From MarkG's answer:
1. Create clothes for a model. You can lay a mesh out on your model, and have it "cling" to the form[...]
2. Create a better arranged mesh to sculpt on [... Subdivision] creates VERY dense meshes. A better approach would be to retopolize your mesh before scultping so the edge flow of your polygons worked with you, instead of against you. [...]
3. Lower the density of your mesh so you can animate it.
Retopology is simply creating a similiar shape with different topology. (Usually by snapping new vertices onto existing high density faces.)

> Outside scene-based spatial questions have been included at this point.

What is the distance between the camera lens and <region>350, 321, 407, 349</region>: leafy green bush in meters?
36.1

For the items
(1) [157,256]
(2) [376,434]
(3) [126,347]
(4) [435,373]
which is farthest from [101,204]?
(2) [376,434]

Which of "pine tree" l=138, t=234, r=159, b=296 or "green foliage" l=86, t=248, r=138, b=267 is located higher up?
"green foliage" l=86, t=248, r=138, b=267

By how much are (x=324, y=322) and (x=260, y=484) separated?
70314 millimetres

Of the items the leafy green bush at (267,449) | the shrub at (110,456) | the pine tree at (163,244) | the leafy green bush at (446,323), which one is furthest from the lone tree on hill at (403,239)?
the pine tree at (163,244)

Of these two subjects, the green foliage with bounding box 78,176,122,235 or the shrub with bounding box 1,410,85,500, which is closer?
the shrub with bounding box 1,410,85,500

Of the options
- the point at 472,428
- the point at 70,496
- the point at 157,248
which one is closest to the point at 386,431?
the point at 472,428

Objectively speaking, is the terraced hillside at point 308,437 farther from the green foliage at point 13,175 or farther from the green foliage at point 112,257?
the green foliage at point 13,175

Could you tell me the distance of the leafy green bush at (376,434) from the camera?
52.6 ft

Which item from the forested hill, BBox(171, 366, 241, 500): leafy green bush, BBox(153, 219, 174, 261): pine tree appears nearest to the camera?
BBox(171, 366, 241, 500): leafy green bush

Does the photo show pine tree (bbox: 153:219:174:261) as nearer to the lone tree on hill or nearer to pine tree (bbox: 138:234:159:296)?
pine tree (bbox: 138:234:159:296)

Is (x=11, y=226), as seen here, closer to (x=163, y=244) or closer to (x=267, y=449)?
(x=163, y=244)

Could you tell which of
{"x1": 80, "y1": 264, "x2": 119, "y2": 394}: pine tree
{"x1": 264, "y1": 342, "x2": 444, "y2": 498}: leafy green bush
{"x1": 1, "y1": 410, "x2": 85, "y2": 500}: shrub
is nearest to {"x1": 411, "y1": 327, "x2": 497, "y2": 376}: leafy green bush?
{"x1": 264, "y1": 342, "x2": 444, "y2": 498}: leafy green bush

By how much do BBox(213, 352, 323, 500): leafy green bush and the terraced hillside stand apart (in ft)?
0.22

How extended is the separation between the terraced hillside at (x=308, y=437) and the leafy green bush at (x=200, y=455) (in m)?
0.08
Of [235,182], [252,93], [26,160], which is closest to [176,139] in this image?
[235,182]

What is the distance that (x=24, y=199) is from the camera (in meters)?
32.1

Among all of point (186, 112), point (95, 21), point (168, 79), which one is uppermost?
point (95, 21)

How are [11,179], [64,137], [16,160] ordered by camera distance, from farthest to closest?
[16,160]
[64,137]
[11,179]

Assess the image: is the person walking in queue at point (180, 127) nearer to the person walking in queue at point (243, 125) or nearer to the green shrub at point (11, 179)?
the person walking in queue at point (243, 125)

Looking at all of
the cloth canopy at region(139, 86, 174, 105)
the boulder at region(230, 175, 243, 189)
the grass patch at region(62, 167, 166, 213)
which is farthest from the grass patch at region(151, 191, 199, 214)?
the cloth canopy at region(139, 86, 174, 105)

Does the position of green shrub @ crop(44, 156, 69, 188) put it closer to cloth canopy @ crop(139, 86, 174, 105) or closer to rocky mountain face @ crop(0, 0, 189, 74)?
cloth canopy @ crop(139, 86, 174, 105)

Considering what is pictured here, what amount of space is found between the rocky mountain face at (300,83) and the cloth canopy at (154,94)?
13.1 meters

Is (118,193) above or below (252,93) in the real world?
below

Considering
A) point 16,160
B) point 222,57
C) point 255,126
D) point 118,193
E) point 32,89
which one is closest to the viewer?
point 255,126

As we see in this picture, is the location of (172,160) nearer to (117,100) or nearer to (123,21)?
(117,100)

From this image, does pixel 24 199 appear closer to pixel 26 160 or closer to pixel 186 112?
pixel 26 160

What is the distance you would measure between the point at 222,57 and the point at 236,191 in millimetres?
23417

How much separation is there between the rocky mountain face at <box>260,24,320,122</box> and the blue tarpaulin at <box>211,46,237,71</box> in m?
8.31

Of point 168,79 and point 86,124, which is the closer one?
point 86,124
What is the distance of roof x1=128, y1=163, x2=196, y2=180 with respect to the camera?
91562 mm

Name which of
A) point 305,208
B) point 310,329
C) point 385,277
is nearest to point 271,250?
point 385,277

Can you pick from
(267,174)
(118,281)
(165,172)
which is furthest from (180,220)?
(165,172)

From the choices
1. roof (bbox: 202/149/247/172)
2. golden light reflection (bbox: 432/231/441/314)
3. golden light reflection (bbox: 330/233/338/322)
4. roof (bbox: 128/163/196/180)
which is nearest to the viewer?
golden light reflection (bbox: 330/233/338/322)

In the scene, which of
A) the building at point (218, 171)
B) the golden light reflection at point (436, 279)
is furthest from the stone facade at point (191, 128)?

To paint your model, you have two basic options:
Texture Painting
A UV texture is a picture (image, sequence or movie) that is used to color the surface of a mesh. The UV texture is mapped to the mesh through one or more UV maps.
- PRO works with low and varying density of vertices; this means highly detailed paint jobs on low vertex counts are possible
- PRO export: colors are on a 2d image, which can be edited in image editing applications (Photoshop, Krita, Gimp)
- CON we need to uv unwrap the image onto a 2d surface beforehand
- CON with complex distorsion, can be slow on parts of the model
Vertex Painting
Vertex Painting is a simple way of painting color onto an object, by directly manipulating the color of vertices, rather than textures [...]
- PRO no need to unwrap the mesh, can start painting immediately
- CON some angles and occlusions will leave lone vertices unpainted (in Blender) unless you rotate/zoom/readjust the view
- CON needs a high vertex count, since color data is applied only per single vertex and interpolated in between them
With both methods, you can not go back to dynamic topology (changing the vertex count), otherwise your uv or vertex color data will be reset. In both cases you may edit the mesh in Edit Mode preserving the existing data.
The manual explains both processes, well. I would recommend texture painting. Although texture painting is usually not done with very dense models, its only drawback is speed (as Blender isn't designed to unwrap high density models).
If you can easily go into edit mode, navigate and unwrap by pressing U > Unwrap, without Blender constantly freezing, then proceed to unwrap.
If your model is to dense you can try to decimate it with the decimate modifier, which is an automated form of retopology as well and provides very bad topology. But as long as it doesn't cause visual artefacts, bad topology shouldn't concern you, since your aren't planning on animating the geometry.
Most dynatopo topology can be decimated quite a bit with little visual difference.

From Craig's answer:
as far as I know, there is no way to 'texture paint' without having UV mapping on a new lower poly mesh.
The basic UV unwrapping process can be done with a high density mesh. (It just can get very slow computationally.)
- Select your model, go into edit mode, select all vertices and press U and choose unwrap.

This will probably be slow and produce a horrible result. YanSculpts model has 23,000 vertices and he solves the unwrap by only unwrapping small parts at a time. To do this, box/circle select some vertices, then press U to unwrap. You can immediately position them in the 2d UV layout (UV map).

L for island selection. G, R, S and many other hotkeys work as in the 3d view.
Read up on other unwrapping methods.
- Once unwrapped you can load an image texture or create a new image texture and save it.
Setting the 3d viewport to textured viewport shading will display the active texture (with Blender Internal).
- Now you can edit texture paint mode, set the image as the source and start painting on it.

With vertex paint the unwrapping process is skipped.